35729 Targeted Muscle Reinnervation Successfully Treats Neuroma Pain and Phantoms in Major Limb Amputees: A Randomized Clinical Trial

Sunday, September 30, 2018: 5:30 PM
Gregory A. Dumanian, MD , Plastic Surgery, Northwestern University Feinberg School of Medicine, Chicago, IL
Lauren M Mioton, MD , Plastic Surgery, Northwestern Feinberg School of Medicine, Chicago, IL
Benjamin K Potter, MD , Department of Orthopedic Surgery, Walter Reed Natinoal Military Medicl Center, Bethesda, MD
Jason M Souza, MD , Surgery, Division of Plastic and Reconstructive Surgery, Northwestern University, Chicago, IL
Jennifer E Cheesborough, MD , Surgery, Division of Plastic and Reconstructive Surgery, Northwestern University, Chicago, IL
William J Ertl, MD , Department of Orthopedic Surgery, Oklahoma University, Oklahoma City, OK
Scott M Tintle, MD , Department of Orthopedic Surgery, Walter Reed National Military Medical Center, Bethesda, MD
George P Nanos, MD , Department of Orthopedic Surgery, Walter Reed National Military Medical Center, bethesda, MD
Ian Valerio, MD, MS, MBA , Department of Plastic & Reconstructive Surgery, Walter Reed National Military Medical Center, Bethesda, MD
A. Vania Apkarian, PhD , Department of Physiology, Northwestern University, Chicago, IL
Sumanas W Jordan, M.D., Ph.D. , Division of Plastic Surgery, Feinberg School of Medicine, Chicago, IL
Jason Ko, MD , Department of Surgery, Division of Plastic Surgery, Northwestern University, Chicago, IL

Background: A majority of amputees suffer from pain isolated to the residual limb or pain perceived in the missing limb, known as phantom limb pain. End-neuromas are the leading cause of residual limb pain while the etiology of phantom limb pain is much more complex and less well understood. There are over 150 surgical treatments for end-neuromas in the literature, highlighting the fact that no single treatment consistently works. Targeted Muscle Reinnervation (TMR) is a surgical procedure first developed to provide intuitive prosthesis control by transferring cut nerve endings to otherwise redundant motor nerves. It was incidentally found that patients undergoing TMR also had improvement in residual limb and phantom limb pain post-operatively. The objective of this randomized clinical trial is to compare TMR as a treatment option for amputee-related pain to the current standard of care for end-neuromas, which entails neurectomy and muscle-burying.
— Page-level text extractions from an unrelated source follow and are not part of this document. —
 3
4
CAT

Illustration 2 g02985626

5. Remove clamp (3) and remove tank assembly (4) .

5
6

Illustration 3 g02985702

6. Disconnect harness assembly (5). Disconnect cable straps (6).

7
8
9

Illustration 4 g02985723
Methods: A total of 28 major limb amputees suffering from neuroma-related pain were randomized to either standard therapy (14 patients, 15 limbs) or Targeted Muscle Reinnervation (14 patients, 15 limbs) across two sites. Three standard therapy patients converted to TMR one year after their initial intervention and were included in the TMR cohort as well, leaving a total of 18 limbs in final analysis. Pre-operative and post-operative pain outcomes were assessed using an eleven-point Numerical Rating Scale.

Results: With an average follow up of almost 18 months, patients undergoing TMR had a significant reduction in both phantom limb and residual limb scores compared to pre-operative values. Specifically, average phantom pain levels decreased from 5.7 (0-10 scale) pre-operatively to 1.8 post-operatively, and average residual limb pain decreased from 6.7 pre-operatively to 3.4 post-operatively (all p<0.05). Standard treatment failed to yield any significant improvement in phantom pain (3.9 pre-operative vs 4.3 post-operative) with only minimal improvement in residual limb pain values (6.9 pre-operatively versus 5.7 post-operatively, p>0.05). The percentage of patients who had no phantom pain (NRS score of zero) increased from 16.7% to 50% in the TMR cohort. There were few individuals free from residual limb pain before or after surgery in either intervention arm. The percentage of individuals dealing with mild pain (NRS score 1-3) increased from 0% to 66.7% in the TMR cohort. Conversely, the number of individuals suffering from severe phantom limb or severe residual limb pain (NRS 7-10) increased in the standard treatment arm post-operatively. The trial was ultimately stopped in light of the noted failures and lack of overall improvement seen in the standard arm.

Conclusion:

Results from this randomized clinical trial reveal that Targeted Muscle Reinnervation provides profound long-term improvement in phantom limb pain and residual limb pain in major limb amputees. TMR should be the treatment of choice for chronic pain in amputees as the results from standard therapy were disappointing for patient outcomes.